6.   Any moneys payable on or in respect of any Loan Note may be paid by cheque
     or warrant drawn on the Company's bankers for the time being and sent
     through the post to the registered address of the Noteholder. Every such
     cheque or warrant shall be made payable to the order of



<PAGE>

     the holder of the Loan Note and due payment of the cheque or warrant shall
     be satisfaction of the moneys represented thereby.

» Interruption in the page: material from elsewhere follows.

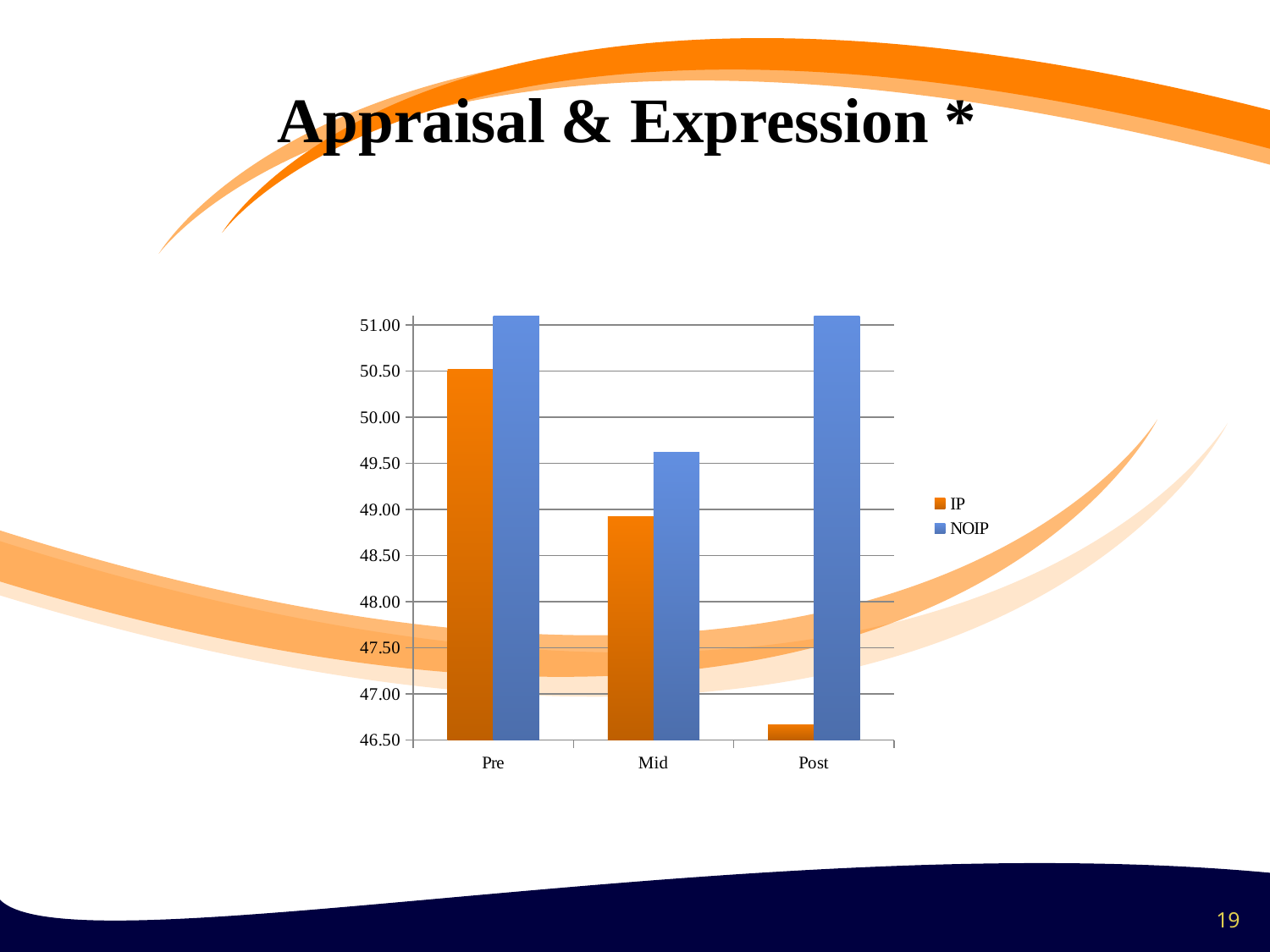
Is the value for NOIP at Mid greater or less than 50.00? less Which series is shown in orange in the legend? IP How many categories are shown on the x axis? 3 What kind of chart is shown on the slide? bar chart Is the value for IP at Post greater or less than 47.00? less Which category has the lowest value for the NOIP series? Mid Which category has the highest value for the IP series? Pre Do the IP values rise or fall from Pre to Post? fall How many series does the legend list? 2 What is the title of the slide containing the chart? Appraisal & Expression * At Post, which series has the larger value, IP or NOIP? NOIP Which category has the lowest value for the IP series? Post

7.   Any notice or document (including a certificate for the Loan Note) may be
     served by the Company on any holder either personally or by sending it by
     first class post in a prepaid letter addressed to such holder at his
     registered address. A notice may be served by a Noteholder on the Company
     by sending it to the principal business address of the Company or by first
     class post in a prepaid letter addressed to the Company at the registered
     office of the Company.

8.   This Loan Note and the provisions of these Conditions shall be governed and
     construed in accordance with the laws of the State of Utah.



<PAGE>

                              NOTICE OF CONVERSION

To: Internet Holdings, Inc, C/o The Law Offices of Beckman, Millman & Sanders,
116 John Street, Suite 1313, New York, New York 10038

I/We being the registered holder(s) of this Loan Note hereby give notice of
my/our desire to exercise my/our Conversion Rights in respect of
US$............................of this Loan Note in accordance with the
Conditions attached hereto.

I/We agree to accept fully paid Common Stock of the Company restricted in
accordance with Rule 144 to be issued to me/us pursuant hereto subject to the
Articles and Bylaws of the Company. I/We desire such Common Stock to be
registered in my/our name(s) and hereby authorise the entry of my/our name(s) in
the Register of Members in respect thereof and the despatch of a certificate
therefore by ordinary post at my/our risk to

at




- --------------------------------------------------------------------------------

NOTE: If this space is left blank the Certificate will be sent to the registered
address of the Noteholder whose name is held on the Company's register.